- Required work
Express the data from the line with "By how much" up to and including the end of the data as a two-column CSV with the headers text and answer, placing each text and its answer in one row. Enclose every field in quotation marks and replace line breaks with spaces.

[Rows from a spatial reasoning dataset]
<<<<
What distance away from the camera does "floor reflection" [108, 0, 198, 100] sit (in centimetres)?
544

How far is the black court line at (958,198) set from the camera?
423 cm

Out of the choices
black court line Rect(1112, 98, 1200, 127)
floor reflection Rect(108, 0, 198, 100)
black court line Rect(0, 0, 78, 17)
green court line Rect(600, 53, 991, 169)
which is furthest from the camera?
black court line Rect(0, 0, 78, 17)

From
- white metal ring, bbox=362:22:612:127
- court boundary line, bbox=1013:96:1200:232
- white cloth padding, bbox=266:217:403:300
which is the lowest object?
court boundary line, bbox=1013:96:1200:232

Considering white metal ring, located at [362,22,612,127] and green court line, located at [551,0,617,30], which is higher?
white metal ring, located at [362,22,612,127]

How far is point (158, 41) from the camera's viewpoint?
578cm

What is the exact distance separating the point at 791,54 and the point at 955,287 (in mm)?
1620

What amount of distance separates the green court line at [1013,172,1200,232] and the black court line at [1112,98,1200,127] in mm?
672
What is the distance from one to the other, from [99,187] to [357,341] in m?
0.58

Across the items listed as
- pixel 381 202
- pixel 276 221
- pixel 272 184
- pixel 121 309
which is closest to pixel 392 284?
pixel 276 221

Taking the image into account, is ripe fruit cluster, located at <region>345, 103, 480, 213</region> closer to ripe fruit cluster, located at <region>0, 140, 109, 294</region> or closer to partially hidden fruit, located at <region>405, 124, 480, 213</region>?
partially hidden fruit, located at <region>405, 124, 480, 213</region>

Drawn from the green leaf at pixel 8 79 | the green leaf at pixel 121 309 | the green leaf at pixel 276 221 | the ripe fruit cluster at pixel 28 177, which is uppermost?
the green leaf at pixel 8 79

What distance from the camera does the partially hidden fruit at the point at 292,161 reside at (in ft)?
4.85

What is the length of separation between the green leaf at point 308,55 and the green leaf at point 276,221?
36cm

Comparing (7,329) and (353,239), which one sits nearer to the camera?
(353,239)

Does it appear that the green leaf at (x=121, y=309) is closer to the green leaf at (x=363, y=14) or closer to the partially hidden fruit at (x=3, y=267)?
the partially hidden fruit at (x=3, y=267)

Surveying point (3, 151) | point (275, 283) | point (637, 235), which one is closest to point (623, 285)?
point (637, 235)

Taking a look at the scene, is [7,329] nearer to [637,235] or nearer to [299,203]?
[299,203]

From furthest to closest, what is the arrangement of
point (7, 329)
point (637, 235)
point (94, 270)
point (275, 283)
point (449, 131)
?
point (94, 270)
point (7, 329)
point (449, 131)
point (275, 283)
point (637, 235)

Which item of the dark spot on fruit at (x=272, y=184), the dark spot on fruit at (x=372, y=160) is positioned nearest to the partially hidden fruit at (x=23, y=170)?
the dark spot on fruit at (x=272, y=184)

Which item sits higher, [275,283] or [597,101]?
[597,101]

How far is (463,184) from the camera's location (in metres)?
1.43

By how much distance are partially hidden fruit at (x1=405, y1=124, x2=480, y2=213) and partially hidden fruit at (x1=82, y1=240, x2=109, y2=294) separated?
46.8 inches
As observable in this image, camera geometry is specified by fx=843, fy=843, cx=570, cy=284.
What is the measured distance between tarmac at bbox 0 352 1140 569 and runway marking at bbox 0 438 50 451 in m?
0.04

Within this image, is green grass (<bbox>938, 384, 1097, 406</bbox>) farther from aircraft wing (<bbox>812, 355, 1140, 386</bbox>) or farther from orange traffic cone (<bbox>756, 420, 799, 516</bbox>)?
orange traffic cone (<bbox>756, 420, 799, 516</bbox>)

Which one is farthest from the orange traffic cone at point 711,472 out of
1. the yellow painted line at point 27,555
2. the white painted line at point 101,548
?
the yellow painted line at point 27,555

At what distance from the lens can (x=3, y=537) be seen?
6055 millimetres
>>>>
- Exercise answer
text,answer
"By how much distance are partially hidden fruit at (x1=405, y1=124, x2=480, y2=213) and partially hidden fruit at (x1=82, y1=240, x2=109, y2=294) separated?","46.8 inches"
"As observable in this image, camera geometry is specified by fx=843, fy=843, cx=570, cy=284. What is the measured distance between tarmac at bbox 0 352 1140 569 and runway marking at bbox 0 438 50 451 in m?","0.04"
"Within this image, is green grass (<bbox>938, 384, 1097, 406</bbox>) farther from aircraft wing (<bbox>812, 355, 1140, 386</bbox>) or farther from orange traffic cone (<bbox>756, 420, 799, 516</bbox>)?","orange traffic cone (<bbox>756, 420, 799, 516</bbox>)"
"Which one is farthest from the orange traffic cone at point 711,472 out of 1. the yellow painted line at point 27,555 2. the white painted line at point 101,548 ?","the yellow painted line at point 27,555"
"At what distance from the lens can (x=3, y=537) be seen?","6055 millimetres"